On Monday, Sept. 16, 2013, thousands of Stony Brook University students picked up The Statesman and found an article titled, “Mac Miller concert: a reflection on our generation?” It’s curious that the article’s author, Tejen Shah, should propose his title as a question because he doesn’t leave room for any conversation.
Complete chaos. Tejen Shah’s one-sided commentary embodies everything I thought was slowly ceasing to exist in our generational consciousness. His article calls for forward thinking yet he resorts to belittling and vilifying Stony Brook students, as well as an entire generation. This is both insulting and absurd. He draws upon a single event in our school’s history for which to base his cliché ‘kids these days’ diatribe and I would argue that it is in fact you, Tejen Shah, who needs to move forward in his thinking.

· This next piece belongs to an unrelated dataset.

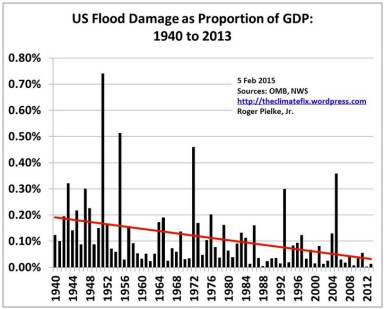 flood_damage_chart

Your belief that one person stormed the Staller Steps and we students all mindlessly followed is misguided. No one was following anyone that day, not into the Staller Steps, nor as a uniformly “sleazy” and “trashy” generation. The concert was a harmless, albeit powerful, testament to the influence college students have timelessly proven to possess. You mention this influence, but discredit it by saying members of our generation “have nothing to fight.” As we speak, the government is shut down, a war continues, climate change is upon us and widespread poverty plagues the globe. For these reasons and others, we do have cause to fight. I am sorry not everything is meant to leave you feeling “warm on the inside.” We stand on the shoulders of giants, yes, but we must keep climbing. We may only progress as minds open, not remain so closed and compliant.
You claim Stony Brook students are futile and lack individuality. However, your idea of an individual is one who would allow a concert meant for them pass by unattended. It is one who would reject a genre of music because they don’t understand it. It is one who is afraid to experience all that this life and earth have to offer. You are mistaken, Tejen. Do not try to hold us back because you will only be left behind.